ACTIONS TO TAKE:
**1.** In the essay on plastics and art materials, which plant does linen come from?
**2.** Repeat the essay on plastics and art materials from "As an artist, I’m" to "for the environment.".
**3.** Carry on the essay on plastics and art materials from its final sentence.

TEXT SECTION:
________________________

Who knows of what the super elastic bubble plastic was made? That’s the point really. Silly putty is a similar conundrum, although,
I think it contained silicone. Better living through chemistry, right? Maybe, not so fast. Today, we have Bucky Balls of small polyethylene spheres called micro beads. They are ubiquitous in the environment and we have the forever chemicals like the Per and Polyfluoroalkyl Substances (PFAS). Manufacturers love the stuff for everything from fast food packaging to fireproof and stain resistant fabric. It’s in you, it’s in your cat, it’s in your baby. Plastics are found in everything in the living food chain now, fish... all the way down to the bottom of deep sea trenches. It will likely never go away... it might get sedimented over in time and sealed away under sand like so many fossils, only to become a layer in some rock tectonic plate churned up a few million years from now.
I infer from the current science that we won’t be around as a species by then, though. I read an article recently that the human fertility rate has dropped 50%. The insect population has dropped 50% or more species, too, and the number of wild animals is dropping at an alarming rate. We are in a mass extinction brought about by human activity. Some of it is due to habitat loss, and in some cases like our own, climate change and hormone interruption from chemicals.
As an artist, I’m concerned about the sustainability and archival quality of my practice. I paint with toxic chemicals and heavy metals like lead, cadmium, and cobalt, not to mention clean up with volatile organic compounds (VOC’s) distilled from petroleum. While all of those pose hazards to me directly (causes cancer in the state of California), it also has implications for the environment.
I was doing some light YouTube research on fabric supports (canvas) and learned about cotton, hemp, linen and polyester. There are many possibilities out there and I learned some great stuff, like hemp was used long before cotton became a thing, like even in the colonies, sails for ships were made of it, before cotton. The invention of the cotton gin pretty much sealed the fate of hemp and for whatever political reason it became illegal to grow hemp in the US at least, probably to protect the cotton industry. And, I had always just assumed linen was a form of cotton. It’s not, it’s from the flax plant, the same plant that I get linseed oil from to make oil paint. Don’t ask me why flax seeds all of a sudden become linseed oil (probably a language thing like old Dutch). Linseed oil is a drying oil... it dries by oxidation.

________________________

ENTRIES SHOWN:
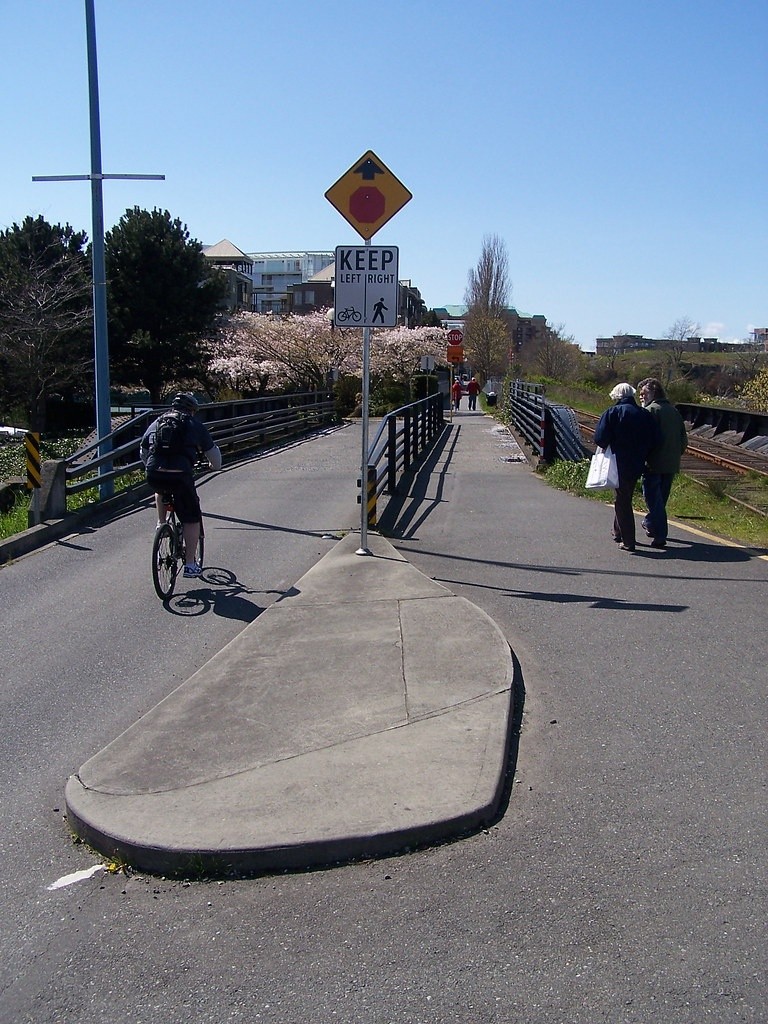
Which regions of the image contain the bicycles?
[150,461,219,602]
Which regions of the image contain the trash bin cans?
[486,393,498,406]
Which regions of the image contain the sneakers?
[156,523,161,530]
[183,566,202,578]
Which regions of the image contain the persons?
[452,380,463,410]
[638,377,688,547]
[466,377,480,410]
[594,383,652,550]
[139,394,222,576]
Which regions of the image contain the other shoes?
[618,542,635,555]
[641,518,654,537]
[651,539,666,548]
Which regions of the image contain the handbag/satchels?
[585,445,619,490]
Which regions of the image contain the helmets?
[172,393,199,417]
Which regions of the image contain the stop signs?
[447,329,464,346]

________________________

ANSWERS TO THIS EXERCISE:
**1.** Linen comes from the flax plant.

**2.**
As an artist, I’m concerned about the sustainability and archival quality of my practice. I paint with toxic chemicals and heavy metals like lead, cadmium, and cobalt, not to mention clean up with volatile organic compounds (VOC’s) distilled from petroleum. While all of those pose hazards to me directly (causes cancer in the state of California), it also has implications for the environment.

**3.**
I’m supposed to keep these posts short, so, linen has the smallest carbon footprint, requires little water.. blah, blah. But it’s organic. It can rot or be eaten by bugs and mold. Polyester canvas is the holy grail of archival flexible painting supports. It lasts “forever.” It is also in the environment as pollution, everywhere, every living thing, except maybe mold. We are not sure if mold is a plant or an animal, but that’s irrelevant.
Copper and aluminum panels are also ‘the shit’ to paint on these days, full circle the Dutch painted on that in the Renaissance. But copper mining is not good for the Amazon rain forest. I’ll conclude by saying that there are artists foraging, using, and interested in sustainable painting practices. I posted in FB group about my opinion that polyester may be forever, but I’ll probably choose to paint on organic linen or hemp glued to bamboo. The post was not received well.
And, then there is the whole glue thing... polyvinyl acetate (PVA)... I’m glad we don’t kill rabbits for rabbit skin gesso anymore, but there are some fish skin glues, and I would imagine other less archival mastics like pine tars, resins, or casein made from milk that absorb water, expand and contract with temperature and humidity and make the paint crack... but I haven’t resolved that question, yet.